_Excerpted passage_
Annuity rates are based on the 15-year gilt yields and are an important indicator of the likely direction for annuities. As a general rule a 20 basis point change (or 0.20% change in the actual yield) results in a 2.0% change in annuities.

Last month the the 15-year gilt yields last month changed from 1.79% to 1.50% or 29 basis points.

Find out more details:
monthly analysis of annuities and gilt yields


Fig 2 below shows the daily 15-year gilt yield starting the month at 1.50% and the change from the previous day's close:


15-Year Gilt Yields - March 2017
Day Rate (%) Change (bp*)
1 1.54 +4
2 1.56 +2
3 1.55 -1
6 1.57 +2
7 1.55 -2
8 1.57 +1
9 1.58 +1
10 1.59 +1
13 1.61 +2
14 1.59 -2
15 1.58 -1
16 1.60 +2
17 1.60 0
20 1.59 -1
21 1.61 +2
22 1.53 -8
23 1.59 +6
24 1.55 -4
27 15.2 -3
28 1.54 +2
29 1.51 -3
30    
31    
  Table 1: Daily 15-year gilt yields and changes
* bp - basis points

Table 1 above shows the 15-year gilt yields started the month at 1.79%. For the latest updates on how this affects annuities see Annuity Rates Review.


Economic events influencing gilt yields

The election of Donald Trump to US President in November has seen investors sell bonds and gilts increasing yields. The expectation is for higher infrastructure spending increasing inflation and the Federal Reserve raising interest rates.

In October 2016 a combination of factors is driving yields up to close at 1.61%, the highest level since the EU Referendum. Investors anticipate the Federal Reserve are likely to increase interest rates before the end of the year. The Bank of Japan and Europe Central Bank are reaching the limit of buying long-term government bonds and this is helping a selloff in bonds. OPEC are close to agreeing a deal to cut the supply of crude-oil which may see the price rise from the current level of $50 a barrel and this could push up inflation.

The 15-year gilt yields reached another all time low of 0.90% on 11 August 2016.

The Brexit vote has resulted in the 15-year gilt yields reducing by 52 basis points reaching an all time low of 1.41% on 30 June 2016. The governor of the Bank of England announced measures for a further £250 billion of Quantitative Easing (QE) should this be required and possible reduction in interest rates from the current all time low level of 0.5% since 2009.

Uncertainty over the 2016 EU Referendum and the possibility of a Brexit vote has seen investors seek the safe havens of bonds and gilts sending the prices higher and yields lower.

In April 2016 European Central Bank (ECB) President Mario Draghi has hinted on reducing deposit interest rates sparking a sell off of global bonds and a 14 basis point rise in the 15-year gilt yields.


Volatility in February due to fear of a global slowdown sends yields to a low of 1.68% before recovering back to 1.92%. In January 2016 the 15-year gilt yields reduced 36 basis points as investors seek safe havens following fears of over a slowdown in China and lower oil prices sending equity markets lower.

_Instruction 1_
From the gilt yields passage, copy the text from "Find out more" to "(%) Change (bp*)" word for word.
_Instruction 2_
Answer these from the gilt yields passage:
(a) What all-time low did the 15-year gilt yields reach on 30 June 2016?
(b) How much further Quantitative Easing did the governor of the Bank of England announce?
(c) What current price per barrel of crude oil is given?
_Instruction 3_
In the March 2017 table of the gilt yields passage, which days show a change of +2 basis points?

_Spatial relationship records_
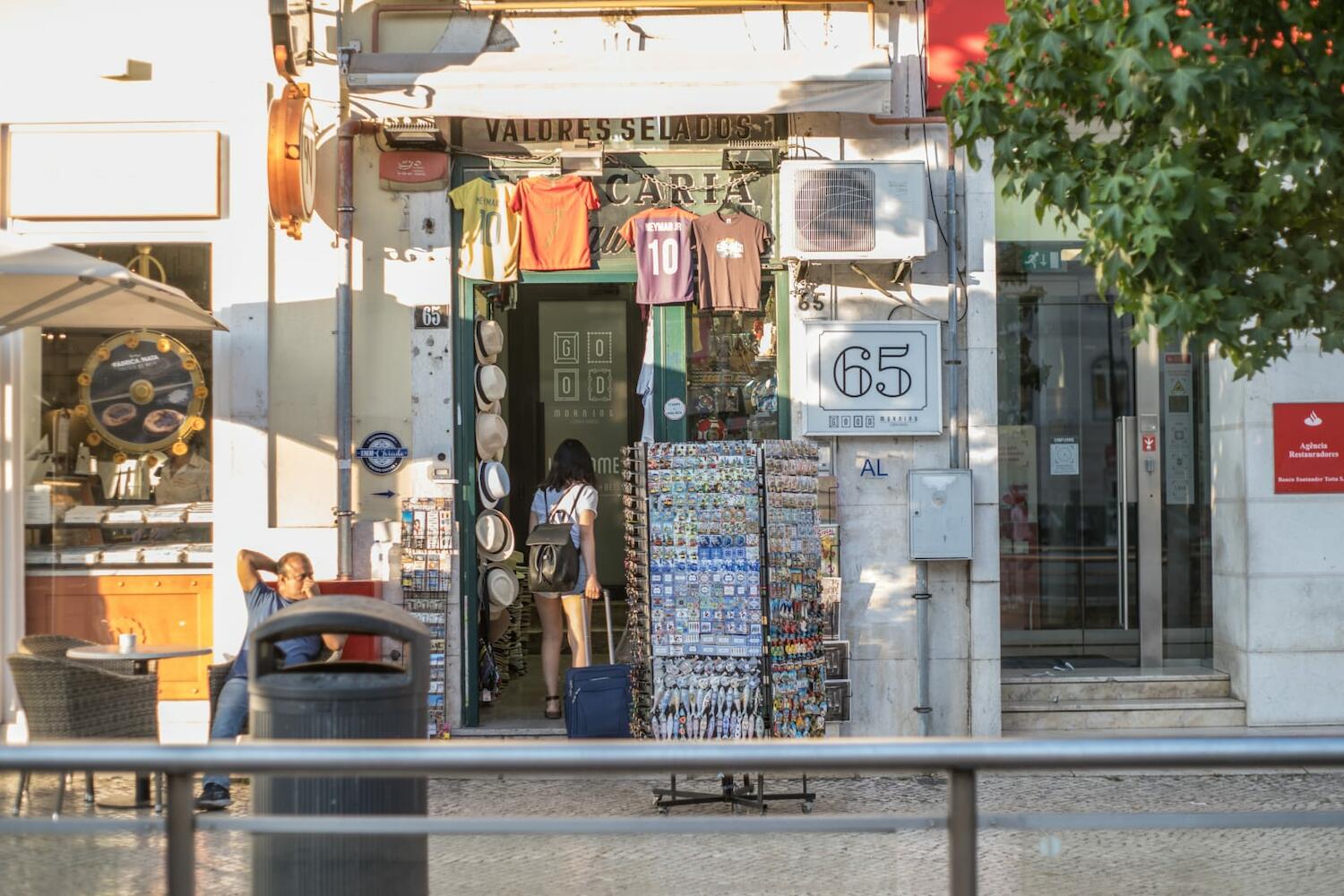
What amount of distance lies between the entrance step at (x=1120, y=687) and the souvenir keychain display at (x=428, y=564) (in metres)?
3.74

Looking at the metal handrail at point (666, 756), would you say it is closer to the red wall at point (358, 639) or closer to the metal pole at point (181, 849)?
the metal pole at point (181, 849)

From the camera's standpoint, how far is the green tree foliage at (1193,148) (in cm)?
496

_Exercise solution 1_
Find out more details:
monthly analysis of annuities and gilt yields


Fig 2 below shows the daily 15-year gilt yield starting the month at 1.50% and the change from the previous day's close:


15-Year Gilt Yields - March 2017
Day Rate (%) Change (bp*)

_Exercise solution 2_
(a) 1.41%
(b) £250 billion
(c) $50 a barrel

_Exercise solution 3_
2, 6, 13, 16, 21, 28